In the industrial zones stretching along the edges of Egypt's major cities, hundreds of factories stand silent behind their walls. No smoke rises, and no workers arrive at dawn. These idle plants are not simply abandoned buildings – they are stalled productive capacity, lost jobs, and broken supply chains.

This report finds that a factory rarely shuts down overnight. Closure is usually the end of a long chain of pressures: rising input costs, difficult access to financing, a volatile exchange rate, and competition from imports.

The Chain of Shutdown

Tracing the path of nine idle plants across seven governorates, the same pattern repeats. A factory begins by cutting shifts, then defers equipment maintenance, then falls behind on payments to suppliers and banks, until it stops entirely.
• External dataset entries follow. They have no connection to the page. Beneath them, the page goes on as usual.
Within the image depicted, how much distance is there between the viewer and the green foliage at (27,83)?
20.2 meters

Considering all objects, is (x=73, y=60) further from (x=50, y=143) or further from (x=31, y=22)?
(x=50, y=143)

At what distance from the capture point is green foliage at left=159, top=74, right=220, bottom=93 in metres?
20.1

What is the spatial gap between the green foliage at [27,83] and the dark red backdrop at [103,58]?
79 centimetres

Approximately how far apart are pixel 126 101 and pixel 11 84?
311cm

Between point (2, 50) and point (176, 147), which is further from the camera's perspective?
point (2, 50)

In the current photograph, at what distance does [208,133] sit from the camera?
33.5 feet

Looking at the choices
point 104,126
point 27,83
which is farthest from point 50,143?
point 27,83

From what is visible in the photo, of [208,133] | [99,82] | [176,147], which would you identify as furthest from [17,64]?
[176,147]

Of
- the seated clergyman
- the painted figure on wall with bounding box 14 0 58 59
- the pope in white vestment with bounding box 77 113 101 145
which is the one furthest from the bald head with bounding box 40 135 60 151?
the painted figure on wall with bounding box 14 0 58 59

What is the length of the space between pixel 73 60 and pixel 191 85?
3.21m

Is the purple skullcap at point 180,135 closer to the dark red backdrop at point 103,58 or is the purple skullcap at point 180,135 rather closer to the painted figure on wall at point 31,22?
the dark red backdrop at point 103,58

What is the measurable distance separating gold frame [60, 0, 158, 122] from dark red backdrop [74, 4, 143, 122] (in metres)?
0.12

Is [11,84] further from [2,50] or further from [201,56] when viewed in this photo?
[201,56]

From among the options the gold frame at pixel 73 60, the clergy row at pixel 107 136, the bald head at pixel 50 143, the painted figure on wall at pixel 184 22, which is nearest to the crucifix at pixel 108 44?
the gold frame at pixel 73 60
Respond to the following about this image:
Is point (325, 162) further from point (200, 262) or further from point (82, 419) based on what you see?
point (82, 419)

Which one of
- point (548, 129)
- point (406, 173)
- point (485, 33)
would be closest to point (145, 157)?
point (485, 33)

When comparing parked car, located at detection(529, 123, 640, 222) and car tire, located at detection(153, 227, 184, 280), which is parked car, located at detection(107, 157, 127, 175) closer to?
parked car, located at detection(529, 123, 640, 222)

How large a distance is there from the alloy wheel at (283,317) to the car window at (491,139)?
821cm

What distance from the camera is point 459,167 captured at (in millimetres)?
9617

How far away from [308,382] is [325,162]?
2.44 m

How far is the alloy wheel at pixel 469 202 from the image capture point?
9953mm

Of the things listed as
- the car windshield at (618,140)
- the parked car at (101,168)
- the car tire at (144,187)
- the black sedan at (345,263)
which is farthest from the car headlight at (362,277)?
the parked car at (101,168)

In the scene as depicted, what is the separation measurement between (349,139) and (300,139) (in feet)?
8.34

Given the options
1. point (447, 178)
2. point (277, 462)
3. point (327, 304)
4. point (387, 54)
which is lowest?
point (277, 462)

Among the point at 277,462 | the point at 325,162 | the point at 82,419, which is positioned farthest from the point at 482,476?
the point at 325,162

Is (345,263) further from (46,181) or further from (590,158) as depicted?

At each stage, dozens of workers lose their jobs without media coverage or an accurate count.

"The factory did not close in a single day. It died slowly over two years, and we watched it happen."
– A former production manager at a textile plant

The impact does not end at the factory gate. Every idle plant means suppliers who lost a client, families who lost their income, and a local community that gradually loses its economic pulse. This silent loss never makes the headlines, yet it accumulates in the national industrial output figures.

What Can Be Done?

Experts we spoke to believe part of this capacity can still be saved through debt restructuring programmes, easier access to financing, and temporary protection from import dumping. But that first requires an accurate survey of the scale of the problem – something that remains missing to this day.